A masterful new work by one of the stars of French crime writing.
The magical, hostile realm where the Northern Lights dance in the sky and the temperatures plunge to – 60°C inspires a gripping new thriller by the author of Zulu.
Norilsk: An icy hell
Following an Arctic hurricane, the body of a reindeer farmer is found in the rubble of a collapsed building. Boris, a taciturn investigator from Irkutsk, is sent to ID the body. A previous corruption case that led him straight to a judge and his superior placed the kiss of death on his career. He can count himself lucky it wasn’t worse than being posted to this forsaken outpost, two hundred miles north of the Arctic circle.
No-one knows what the elderly Nenets nomad was doing in Norilsk in the first place. But when his autopsy shows he was murdered, Boris’s investigation takes off in an entirely unpredictable direction. Because in Norilsk, everyone watches each other. And corruption is everywhere.

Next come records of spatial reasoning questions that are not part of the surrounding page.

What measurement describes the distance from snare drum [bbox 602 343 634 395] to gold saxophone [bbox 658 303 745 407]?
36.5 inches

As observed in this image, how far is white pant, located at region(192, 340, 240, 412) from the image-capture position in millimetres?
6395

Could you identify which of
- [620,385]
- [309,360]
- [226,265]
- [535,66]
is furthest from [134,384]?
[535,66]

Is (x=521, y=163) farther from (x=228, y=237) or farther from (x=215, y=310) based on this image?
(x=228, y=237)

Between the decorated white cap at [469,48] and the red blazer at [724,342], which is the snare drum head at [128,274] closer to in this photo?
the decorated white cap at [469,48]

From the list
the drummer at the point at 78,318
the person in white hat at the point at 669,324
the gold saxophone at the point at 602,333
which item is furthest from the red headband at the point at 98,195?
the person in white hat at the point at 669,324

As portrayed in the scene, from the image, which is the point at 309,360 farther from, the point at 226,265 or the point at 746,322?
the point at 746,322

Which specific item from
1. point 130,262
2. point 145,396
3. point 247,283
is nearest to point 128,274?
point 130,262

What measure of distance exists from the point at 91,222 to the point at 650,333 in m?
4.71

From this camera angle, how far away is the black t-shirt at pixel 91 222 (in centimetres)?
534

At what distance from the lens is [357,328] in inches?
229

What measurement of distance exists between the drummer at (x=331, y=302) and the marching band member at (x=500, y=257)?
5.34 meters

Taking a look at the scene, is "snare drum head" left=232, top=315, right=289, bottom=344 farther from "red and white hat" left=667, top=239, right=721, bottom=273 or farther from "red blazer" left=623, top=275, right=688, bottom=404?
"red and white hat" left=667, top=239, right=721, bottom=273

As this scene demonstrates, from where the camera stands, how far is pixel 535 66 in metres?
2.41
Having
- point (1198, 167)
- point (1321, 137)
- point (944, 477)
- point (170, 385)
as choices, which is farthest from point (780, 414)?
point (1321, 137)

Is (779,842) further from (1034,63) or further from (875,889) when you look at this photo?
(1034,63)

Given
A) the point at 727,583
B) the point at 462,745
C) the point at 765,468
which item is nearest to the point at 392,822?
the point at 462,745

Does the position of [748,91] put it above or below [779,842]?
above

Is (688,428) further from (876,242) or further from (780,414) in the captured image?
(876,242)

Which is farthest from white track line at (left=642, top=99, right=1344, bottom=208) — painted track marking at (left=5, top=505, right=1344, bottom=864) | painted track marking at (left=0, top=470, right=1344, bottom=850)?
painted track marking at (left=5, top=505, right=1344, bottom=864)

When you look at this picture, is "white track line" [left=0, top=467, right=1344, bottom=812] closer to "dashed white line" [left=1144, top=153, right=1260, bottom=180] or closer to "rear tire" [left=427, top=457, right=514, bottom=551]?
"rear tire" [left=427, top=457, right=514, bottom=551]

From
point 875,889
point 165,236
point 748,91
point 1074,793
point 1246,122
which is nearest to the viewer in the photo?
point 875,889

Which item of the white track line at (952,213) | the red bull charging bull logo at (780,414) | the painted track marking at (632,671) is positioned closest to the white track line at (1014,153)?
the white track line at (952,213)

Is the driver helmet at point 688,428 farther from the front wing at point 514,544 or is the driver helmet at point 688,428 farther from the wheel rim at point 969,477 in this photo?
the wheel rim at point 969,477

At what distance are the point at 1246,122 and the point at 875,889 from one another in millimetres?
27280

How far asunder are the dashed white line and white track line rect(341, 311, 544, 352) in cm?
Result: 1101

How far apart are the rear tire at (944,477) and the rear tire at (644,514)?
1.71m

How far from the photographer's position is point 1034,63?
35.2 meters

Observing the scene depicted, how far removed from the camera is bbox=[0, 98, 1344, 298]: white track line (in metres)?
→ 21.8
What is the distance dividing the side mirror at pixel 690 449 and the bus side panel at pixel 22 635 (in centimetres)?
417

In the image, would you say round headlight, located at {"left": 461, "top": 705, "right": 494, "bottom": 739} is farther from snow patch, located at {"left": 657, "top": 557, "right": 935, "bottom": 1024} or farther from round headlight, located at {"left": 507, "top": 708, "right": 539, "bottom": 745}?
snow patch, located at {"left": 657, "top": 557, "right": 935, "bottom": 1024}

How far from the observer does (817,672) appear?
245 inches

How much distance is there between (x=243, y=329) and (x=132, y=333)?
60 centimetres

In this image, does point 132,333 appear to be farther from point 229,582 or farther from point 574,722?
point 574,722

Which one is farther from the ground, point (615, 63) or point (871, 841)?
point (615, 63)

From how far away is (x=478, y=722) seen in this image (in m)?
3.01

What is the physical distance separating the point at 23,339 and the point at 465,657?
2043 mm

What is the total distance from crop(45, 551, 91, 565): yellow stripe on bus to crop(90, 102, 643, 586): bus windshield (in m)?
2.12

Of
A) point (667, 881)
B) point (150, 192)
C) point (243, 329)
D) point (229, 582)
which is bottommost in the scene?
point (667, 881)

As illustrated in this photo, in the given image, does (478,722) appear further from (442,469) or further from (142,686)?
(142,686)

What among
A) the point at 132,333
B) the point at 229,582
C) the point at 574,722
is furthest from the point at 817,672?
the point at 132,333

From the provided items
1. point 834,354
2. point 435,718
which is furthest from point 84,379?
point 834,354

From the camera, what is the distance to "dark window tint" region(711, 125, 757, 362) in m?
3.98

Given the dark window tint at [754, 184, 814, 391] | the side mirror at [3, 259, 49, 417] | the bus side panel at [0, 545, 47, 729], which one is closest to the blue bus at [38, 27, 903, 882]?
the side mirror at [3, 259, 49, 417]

Caryl Férey’s latest gripping thriller with a sense of place
Caryl Férey was deeply inspired by Siberia. Its territory, history, and peoples left a searing impression on him. His latest novel explores the lives of young people confronting their past and their passions. Life is harsh in this former gulag where homosexuality and poetry were once marks of sedition, leading to prison – or worse.
The gulags have given way to a mining industry that makes Norilsk one of the most polluted places in the world. From the crumbling ruins of Stalinism, a triumphant capitalist empire rises. The nomadic Nenets who long roamed these inhospitable lands are gradually dying out.
“At 700 rubles (10 euros) a kilo of air-freighted tomatoes , Gleb usually plumped for frozen food and Nikita was no gourmet – for that, he would have had to have eaten something good once in his life, as he would say with his customary sense of measure. In the miners’ fridge were still some leftover pickled cucumbers and herring, which they washed down with vodka. A quick meal, as usual, with music to cover their voices and allay suspicions in the surrounding watchtowers. If caught, they would be punished, banished, scorned, and harried all the way to Vladivostock.
Howling gusts of wind buffeted the windows, swaying the building. A pure state of mind for Gleb, the pragmatic adventurer. Finishing his meal, he pulled on a woollen jumper over his orange t-shirt while his friend washed up.
‘I can’t wait until we can get outside again’, grunted Nikita, the clean forks clinking as he put them aside.”
- Caryl Férey is a master of creating a sense of place.